In its response to traumatic forms of oppression associated with race, gender, and sexuality, the literature of Langston Hughes, H.D., Djuna Barnes, and Zora Neale Hurston-the writers of this study-illuminates how survival narratives are dynamically linked to the present moment. Their work places emphasis upon readerly experience through a set of aesthetic strategies that compel readers to inhabit the present. Take, for instance, Hughes's appeal to jazz music in his poetry; he uses improvisational language and call-and-response techniques that prompt a reader's attention and response to the complex scenes of racial trauma at play in his poems. Just as a jazz musician is asked to improvise or invent in the moment of play, Hughes's reader is called upon as a creative witness whose own enlivened reading grants his poetry survival. Through critical reading of Hughes and the other writers of this study, I offer new ways of thinking about the temporal quality of readerly experience and its transformative power to bear witness to survival. If as traditional critiques of modernism suggest, "time" is war-weary and ruptured in high-modernist classics such as James Joyce's Ulysses and Virginia Woolf's Mrs. Dalloway, then in the literature of the periphery, broken time is reimagined as a source for creativity and transformation. By identifying the importance of alternative temporal imaginaries for marginalized populations, this dissertation contributes to new studies of time such as Elizabeth Freeman and José Muñoz's work on queer time, Alondra Nelson's study of "Afrofuturism," and Dana Luciano's work on sacred time.

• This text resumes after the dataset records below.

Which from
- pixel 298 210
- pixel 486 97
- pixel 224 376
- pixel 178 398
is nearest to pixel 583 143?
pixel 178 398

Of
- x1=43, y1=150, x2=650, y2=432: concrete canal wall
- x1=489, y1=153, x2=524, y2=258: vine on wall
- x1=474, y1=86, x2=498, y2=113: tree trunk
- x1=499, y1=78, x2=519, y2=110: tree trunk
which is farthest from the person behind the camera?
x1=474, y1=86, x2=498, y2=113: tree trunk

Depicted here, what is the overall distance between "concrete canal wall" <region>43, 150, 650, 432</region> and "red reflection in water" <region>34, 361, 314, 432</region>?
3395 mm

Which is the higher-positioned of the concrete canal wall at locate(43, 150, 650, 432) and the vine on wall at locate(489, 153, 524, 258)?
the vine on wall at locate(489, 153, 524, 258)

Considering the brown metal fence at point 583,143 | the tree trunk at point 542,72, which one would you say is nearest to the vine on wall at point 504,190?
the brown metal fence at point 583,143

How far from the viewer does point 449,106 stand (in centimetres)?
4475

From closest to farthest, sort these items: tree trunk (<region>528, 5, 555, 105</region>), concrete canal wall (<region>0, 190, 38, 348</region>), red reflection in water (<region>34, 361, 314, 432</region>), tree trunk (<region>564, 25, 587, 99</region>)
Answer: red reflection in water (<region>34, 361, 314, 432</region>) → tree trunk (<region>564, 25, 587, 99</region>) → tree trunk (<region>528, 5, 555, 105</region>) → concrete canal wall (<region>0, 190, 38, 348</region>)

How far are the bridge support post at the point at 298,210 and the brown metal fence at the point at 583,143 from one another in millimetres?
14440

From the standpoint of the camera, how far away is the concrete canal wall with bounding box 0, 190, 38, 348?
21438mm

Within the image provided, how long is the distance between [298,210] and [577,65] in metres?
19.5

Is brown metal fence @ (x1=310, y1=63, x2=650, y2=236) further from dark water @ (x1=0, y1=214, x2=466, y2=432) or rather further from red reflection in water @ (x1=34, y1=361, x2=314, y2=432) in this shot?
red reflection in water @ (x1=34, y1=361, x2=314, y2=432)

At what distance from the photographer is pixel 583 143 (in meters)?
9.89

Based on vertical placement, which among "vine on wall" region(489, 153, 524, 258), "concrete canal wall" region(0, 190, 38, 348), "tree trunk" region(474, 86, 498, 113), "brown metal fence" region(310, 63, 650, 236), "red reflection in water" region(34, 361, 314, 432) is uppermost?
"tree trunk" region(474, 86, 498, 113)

Furthermore, this project offers a critical intervention into trauma studies vis à vis the work of Cathy Caruth by arguing that the belated and repetitious impact of trauma is an imperative of survival aligned with present moment time. When we are present in our reading of stories about trauma, we participate as active witnesses to their survival; we partake-as the title of my study announces-in the "invention of survival" by transforming words on a page into living testimony.